> **Texte extrait**
++++++++

Intervention de François Rebsamen à l’Assemblée Nationale

Intervention de Monsieur François REBSAMEN, Ministre du Travail, de l’emploi, de la formation professionnelle et du dialogue social prononcée à l’Assemblée Nationale le 3 novembre 2014.

Monsieur le président, Madame la présidente de la commission des affaires sociales,
Mesdames et messieurs les députés,

Le budget que je vous présente est un budget d’exigence.
- C’est l’exigence de la lutte contre le chômage.
- L’exigence de faire beaucoup mieux avec à peu près autant.
- L’exigence de répondre efficacement à l’urgence du moment.

Exigence donc dans 3 domaines :
- Exigence d’abord à l’égard des demandeurs d’emploi. La recherche d’emploi doit être effective, évaluée et accompagnée.
- Exigence, ensuite à l’égard du service public de l’emploi, qui doit faire plus et mieux.
- Exigence, enfin à l’égard des entreprises pour lesquelles nous avons fait de grands efforts – ce budget en porte la marque. Elles doivent prendre leur part dans la bataille pour l’emploi.

Mais ce budget d’exigence est aussi un budget d’exception, car un budget globalement stable (affecté par une légère baisse de 3%) dans un contexte de réduction importante de la dépense publique. A titre d’exemple, la subvention à Pôle emploi est inchangée, à 1,519 milliards d’euros.
C’est donc au final un budget d’engagement.
L’engagement politique du Président de la République et du Gouvernement qui confirme que la priorité, c’est l’emploi, dans la droite ligne de 2013 et 2014, durant lesquelles les autorisations d’engagement ont augmenté de 20% !
Mais un budget d’engagement, aussi parce qu’il nous engage à réussir.

Pour 2015, le budget de la politique du travail et de l’emploi s’établit à 11,1 milliards d’euros. C’est un gros effort quand l’Etat participe à hauteur de 19 Md€ à l’effort national de réduction des dépenses de 50 Md€. Or, dans ce contexte la part des dépenses pour l’emploi est stable au sein du budget de l’Etat.
Trois principes nous ont permis de le construire.
1. Améliorer notre intervention sans augmenter les moyens – c’est-à-dire être plus efficaces,
2. Faire en sorte que chaque euro employé soit un euro utile, et ce sans état d’âme, quitte à prendre des décisions difficiles,
3. Recentrer les moyens sur nos priorités, pour en sentir l’effet et tourner le dos au saupoudrage.

1. Premier principe : Améliorer notre intervention sans augmenter les moyens – c’est-à-dire être plus efficaces,

Il n’est pas vrai que la qualité du service public passe par l’augmentation de ses moyens.
Bien sûr, il faut des moyens. Nous les avons accordés à Pôle emploi depuis 2012 : 4 000 ETP supplémentaires sont venus en renfort des équipes existantes.

++++++++

> **Données sources**
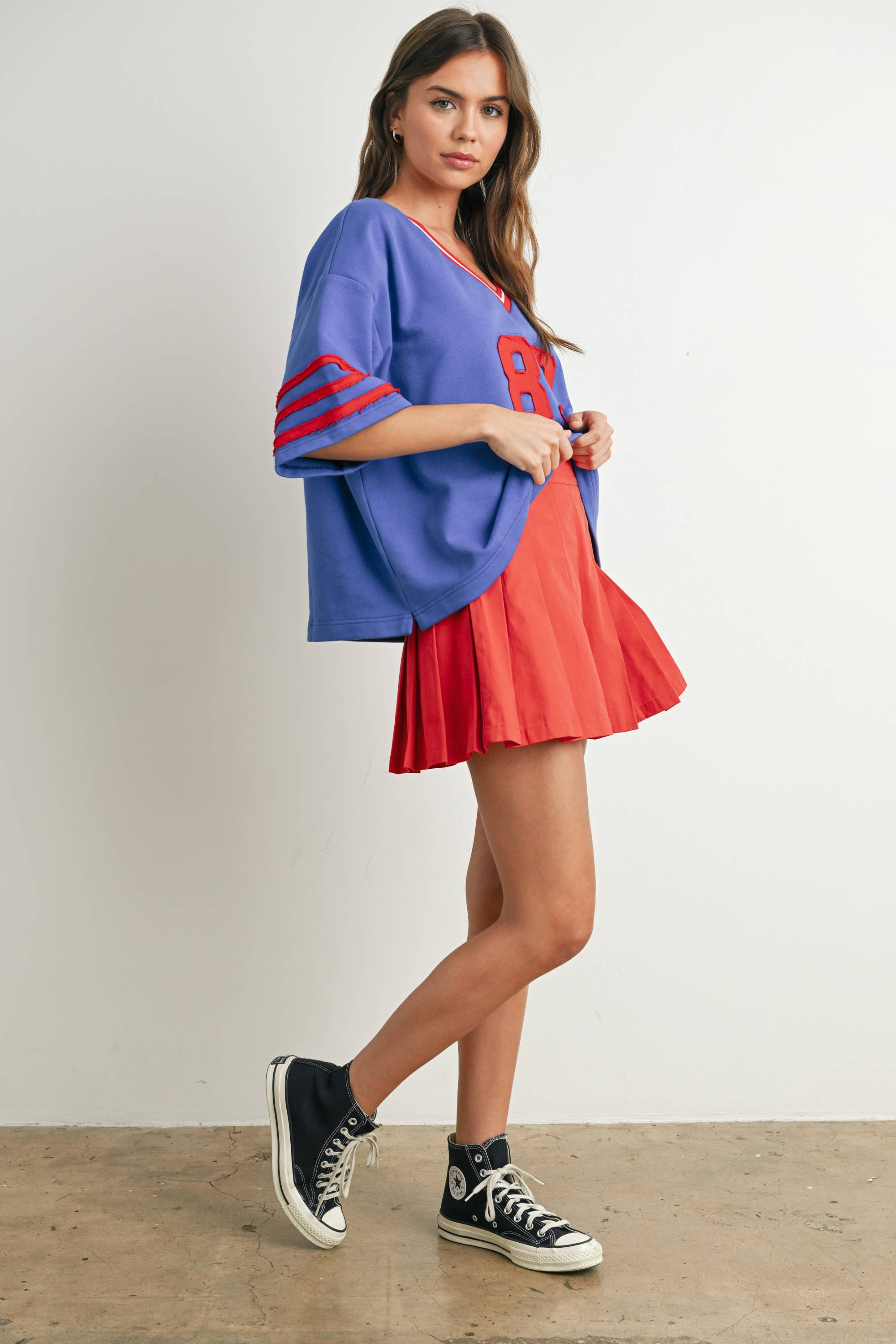 Varsity Spirit Oversized Shirt - BMT7734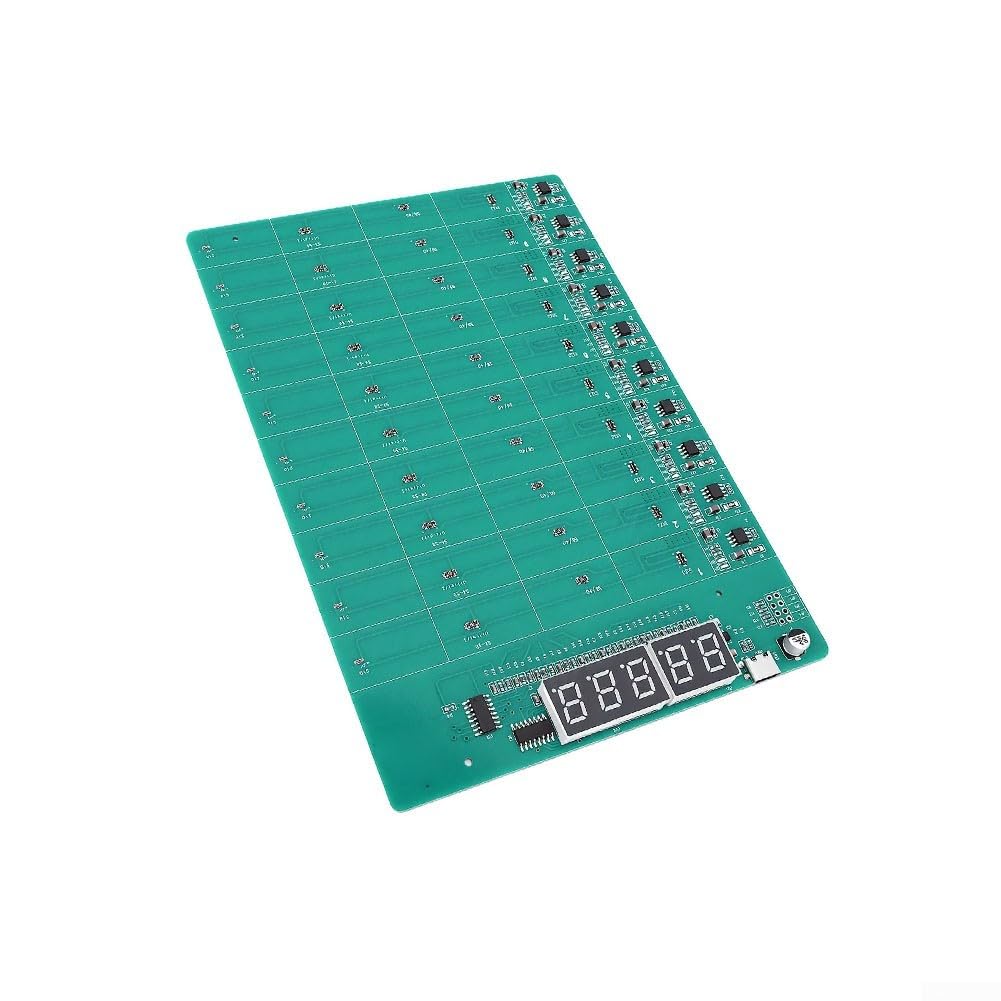 Orologio per tester batteria, per scheda di ricarica di attivazione della batteria, strumento di test per pila a bottone per test e riattivazione della batteria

++++++++

Poursuivez le discours de François Rebsamen sur le budget de l'emploi pour 2015 en reprenant juste après sa dernière phrase. Les lignes forment un matériau distinct du discours.

> **Résultat de l'exercice**
Maintenant, il faut faire mieux avec ce que l’on a et qui est sanctuarisé pour 2015.
La feuille de route de Pôle emploi est précise. Elle sera déclinée dans le cadre de la Convention tripartite avec l’Unedic et Pôle emploi. Elle vise à améliorer l’accompagnement des demandeurs d’emploi tout en développant une offre spécifique pour les plus petites entreprises.
A budget constant, atteindre ces objectifs nécessitera une mise en œuvre progressive, des gains d’efficience et des redéploiements.
J’ai confiance dans Pôle emploi pour y parvenir, et en son directeur général Jean Bassères qui a déjà fait beaucoup. Le contexte est difficile, le nombre de demandeurs d’emploi est en augmentation.
Nous sommes attendus sur l’efficacité. Je sais que la représentation nationale y est attentive.
C’est la raison pour laquelle j’ai fait le choix – et l’effort – de préserver le budget de Pôle emploi.

Je pense aussi au financement de l’Insertion par l’Activité Economique (IAE). 240 millions y seront consacrés. Le Gouvernement a accru significativement son effort en faveur de ces structures depuis 2012 en majorant les crédits de l’IAE de 40M€ supplémentaires entre 2012 et 2014. En outre, à compter de 2015, l’ensemble des aides au poste sera indexée sur l’évolution du SMIC.
A cela s’ajoutent environ 580 millions pour des contrats aidés dans le domaine de l’IAE qui sont en cours de transformation en aides aux postes (380M€ liés au débasage de 90 000 CAE en 2015).
Au total, c’est un effort de 820 millions.
Mais dans ce cas, l’enjeu est moins sur les montants mobilisés que sur la manière de le faire. La réforme de l’IAE change la donne. Désormais, le mode majeur de financement se fera sous la forme de l’aide au poste. Une forme dynamique, avec une part variable fonction de la réalisation d’objectifs, notamment de retour à l’emploi.
L’efficacité, c’est d’abord une organisation pertinente pour les 4 000 structures et 200 000 salariés de l’IAE.

2. Deuxième principe : Chaque euro engagé doit être un euro utile

Derrière ce principe, des choix ont du être faits. Il a fallu passer au crible chaque dispositif et le juger à l’aune du service rendu. J’ai choisi là aussi l’exigence : ne soutenir que ce qui a fait ses preuves.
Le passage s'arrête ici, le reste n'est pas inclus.